Blickt man über die Grenzen, etwa nach Wien, so zeigt sich dort ein wesentlich fortgeschritteneres Bild des sozialen Wohnbaus. Über 70 Prozent der Wohnungen in Wien sind im Eigentum der Stadt oder in sonstiger Form gefördert. Für Investments ist Wien trotzdem attraktiv, Immobilien sind sehr gefragt. Mehr bauen alleine, egal in welcher Form, wird also nicht reichen, um die Mieten zu drücken. Besonders, weil es einige Jahre dauern wird, bis die zusätzlichen Wohnungen wirklich zur Verfügung stehen.

Wird jetzt alles anders?

Fragwürdig ist, wenn der Staat einerseits die eigenen Möglichkeiten zu bauen bislang nicht ausschöpft und andererseits ein gewisses Bashing auf Immobilien-Unternehmen betrieben wird. Für private Anleger ist davon auszugehen, dass es keine wirklich gravierenden Änderungen geben wird. Regulierungen der Mieten, zusätzliche Abgaben – all das ist zwar möglich, aber dazu muss man sich zwei wichtige Punkte vor Augen halten:

  1. Welche alternativen Investmentmöglichkeiten gibt es? Kaum ein anderes Investment bringt derzeit so solide Renditen, wie Immobilien – noch dazu bei gleichzeitig hoher Wertbeständigkeit. Auch wenn sich die Spielregeln ein wenig ändern sollten, wird sich das, auch aus einer gewissen Alternativlosigkeit heraus, nicht grundsätzlich ändern.

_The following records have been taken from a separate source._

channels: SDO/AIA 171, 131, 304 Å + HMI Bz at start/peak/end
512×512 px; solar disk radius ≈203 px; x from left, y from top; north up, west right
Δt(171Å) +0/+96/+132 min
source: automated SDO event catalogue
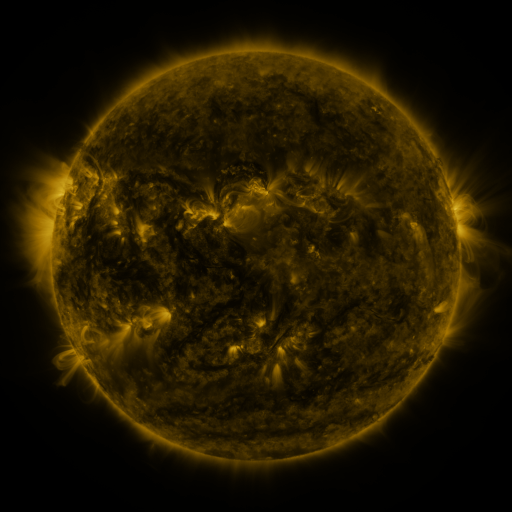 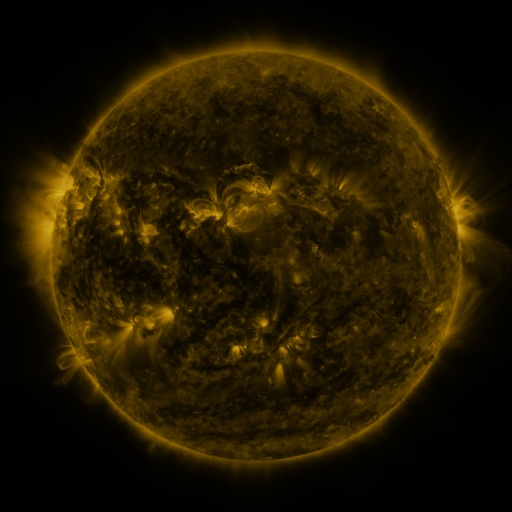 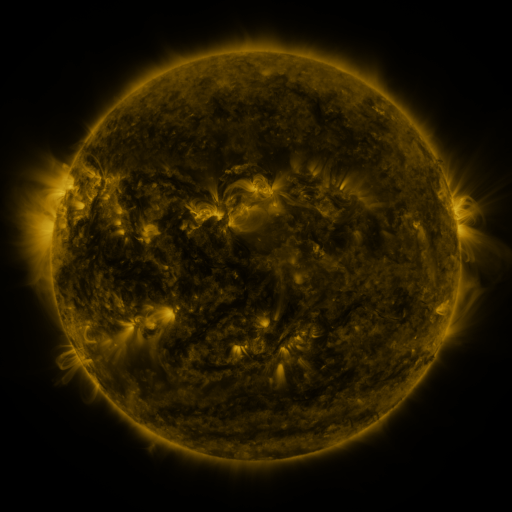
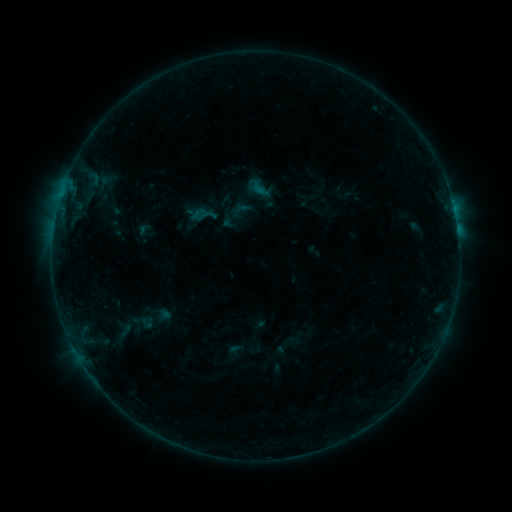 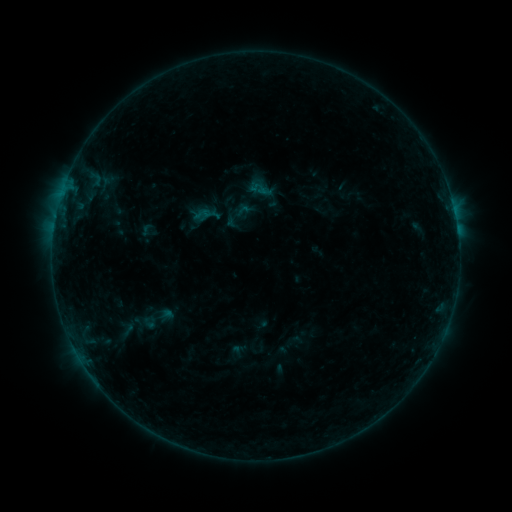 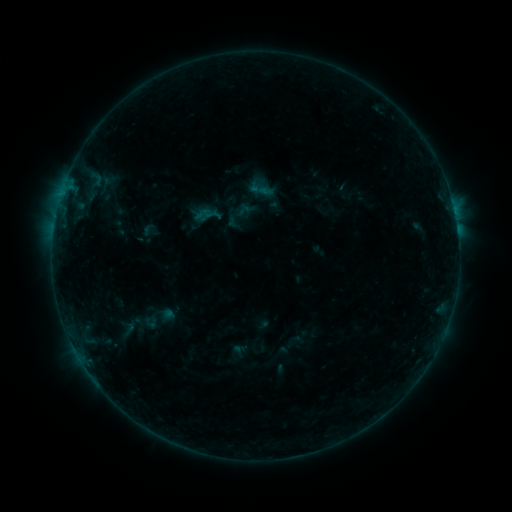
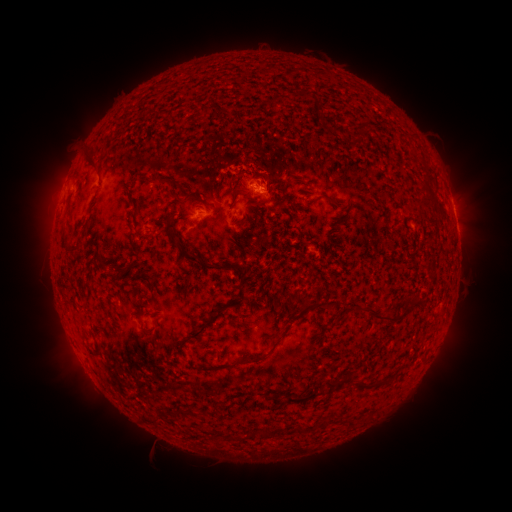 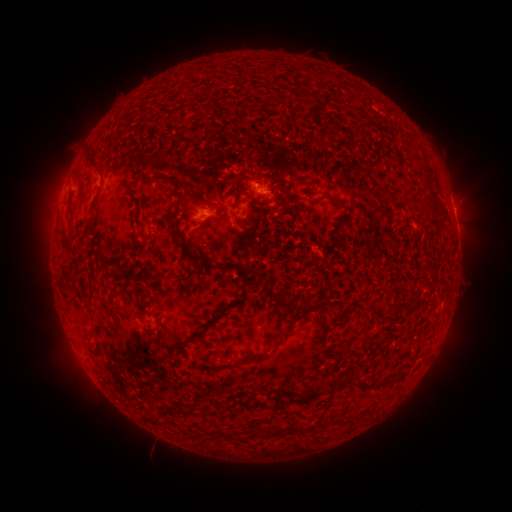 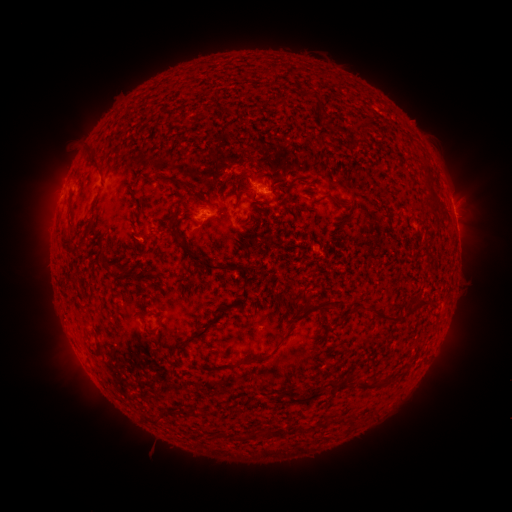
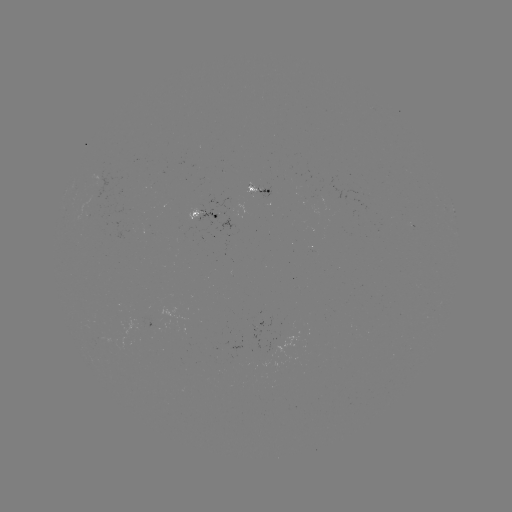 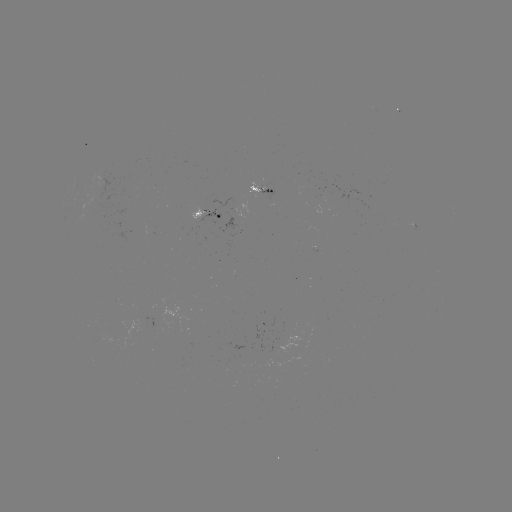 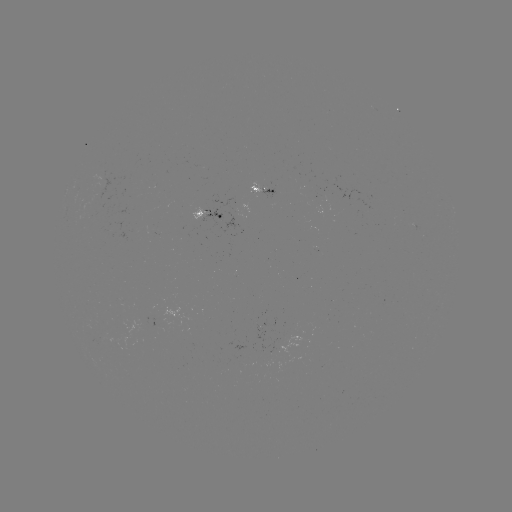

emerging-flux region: [96, 176, 114, 189]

  2. Die Altersvorsorge vieler Menschen basiert teilweise auch darauf, dass sie eine Immobilie besitzen, die sie vermieten. Das ist jeder Regierung bewusst. Dementsprechend kann nicht so massiv eingegriffen werden, als dass kleine Investorinnen und Investoren wirklich in Schwierigkeiten geraten würden. Wo hingegen ein Riegel denkbar ist, wären echte Wucher-Angebote.


Fazit

Das Thema „leistbares Wohnen“ hat extrem an Bedeutung gewonnen. Der Staat kann sich selbst an die Nase fassen und hinterfragen, warum nicht mehr gebaut wurde. Diese Bautätigkeit soll nun auf- und nachgeholt werden, wobei konkrete Auswirkungen sicher erst in Jahren spürbar werden. Andererseits kann es verschärfte Marktregulierungen geben. Wie diese ausfallen, ist derzeit noch nicht absehbar. Klar ist aber, dass Immobilien-Investments weiterhin attraktiv bleiben werden. Denn schließlich können selbst strenge Regeln in wenigen Jahren wieder geändert werden. Gleichzeitig muss die Politik auch darauf achten, dass Immobilien weiterhin eine gewisse Rendite bieten, weil sonst private Immobilienentwickler keine Wohnimmobilien mehr errichten würden.

Die scharfen Töne vor der Wahl sollten Investorinnen und Investoren daher nicht zu sehr beeindrucken. In Summe wird es weiterhin attraktiv bleiben, Immobilien zu besitzen. Wie schon bisher sollten diese ertragreich, aber ohne extreme Gier, vermietet werden, denn Eigentum verpflichtet bekanntlich auch zu einer gewissen gesellschaftlichen Verantwortung, abseits der persönlichen Kapitalmaximierung. Wenn sich alle an dieses einfache Prinzip halten würden, wären Regulierungen wohl kein großes Thema und alle, egal ob Regierung oder Private, könnten sich wieder auf die Schaffung neuen Wohnraums konzentrieren.